**PROBLEM:** Can you update the blog excerpt below by giving everything from "5. Random Reads, the" down to "each year, ‘still’?" again, with "debate" replaced by "panel discussion"?

**DOCUMENT EXTRACT:**
I think a little less superiority, a little more humility on the part of India will serve us very well in the future.

5. Random Reads, the blog the publishing house launched in July, is worth a weekly stop on your surfing calendar. The latest entry is from Ashok Banker, who ‘interviews’ Ravan. [Acclaimed Hindu statesman Rajan Zed said… oh darn, this is becoming a reflex now; every time I read a news story I go ‘What would Zed have said?’ 😦 ]

6. Is India still uncomfortable with erotic art and literature, was the subject of an NDTV debate featuring Ruchir Joshi and Shobha De [whose overwrought descriptions of sex give erotic literature a bad name].

In the land of Kamasutra and Kajuraho and newer discoveries each year, ‘still’?

In passing, I continue to marvel at the odd places I stumble on erotic art in this country — in the brilliant frescoes that adorn the sanctum sanctorum of Guruvayur, most recently.

My best find [aide memoire to self: find and toss in the pictures and notes from that trip] was during a random bike ride along the outskirts of Chingelput district, in Tamil Nadu. I chanced on this village, stopped at a local tea shop for a cutting and a chat, and one thing led to another that in turn led to a local sitting pillion on my bike and navigating me through uncharted footpaths to a forested region, in the midst of which I found this massive tank.

**INFORMATION SHOWN:**
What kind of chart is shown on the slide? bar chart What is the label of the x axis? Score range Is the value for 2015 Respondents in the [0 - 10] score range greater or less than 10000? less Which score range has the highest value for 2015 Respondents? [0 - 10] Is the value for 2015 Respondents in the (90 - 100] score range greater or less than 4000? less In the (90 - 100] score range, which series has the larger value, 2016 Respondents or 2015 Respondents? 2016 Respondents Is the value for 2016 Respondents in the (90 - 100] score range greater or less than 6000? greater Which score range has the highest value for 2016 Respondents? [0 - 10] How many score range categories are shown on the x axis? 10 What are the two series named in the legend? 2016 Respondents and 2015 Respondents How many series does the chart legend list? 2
* * *
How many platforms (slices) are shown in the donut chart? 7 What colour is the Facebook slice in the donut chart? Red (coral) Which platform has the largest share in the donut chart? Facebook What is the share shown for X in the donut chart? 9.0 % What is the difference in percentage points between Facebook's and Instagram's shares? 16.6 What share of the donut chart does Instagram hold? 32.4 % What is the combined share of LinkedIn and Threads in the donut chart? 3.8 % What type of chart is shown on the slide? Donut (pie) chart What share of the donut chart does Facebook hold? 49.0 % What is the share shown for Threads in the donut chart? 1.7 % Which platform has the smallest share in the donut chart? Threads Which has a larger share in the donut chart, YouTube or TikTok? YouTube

**THE COMPLETED TASK:**
5. Random Reads, the blog the publishing house launched in July, is worth a weekly stop on your surfing calendar. The latest entry is from Ashok Banker, who ‘interviews’ Ravan. [Acclaimed Hindu statesman Rajan Zed said… oh darn, this is becoming a reflex now; every time I read a news story I go ‘What would Zed have said?’ 😦 ]

6. Is India still uncomfortable with erotic art and literature, was the subject of an NDTV panel discussion featuring Ruchir Joshi and Shobha De [whose overwrought descriptions of sex give erotic literature a bad name].

In the land of Kamasutra and Kajuraho and newer discoveries each year, ‘still’?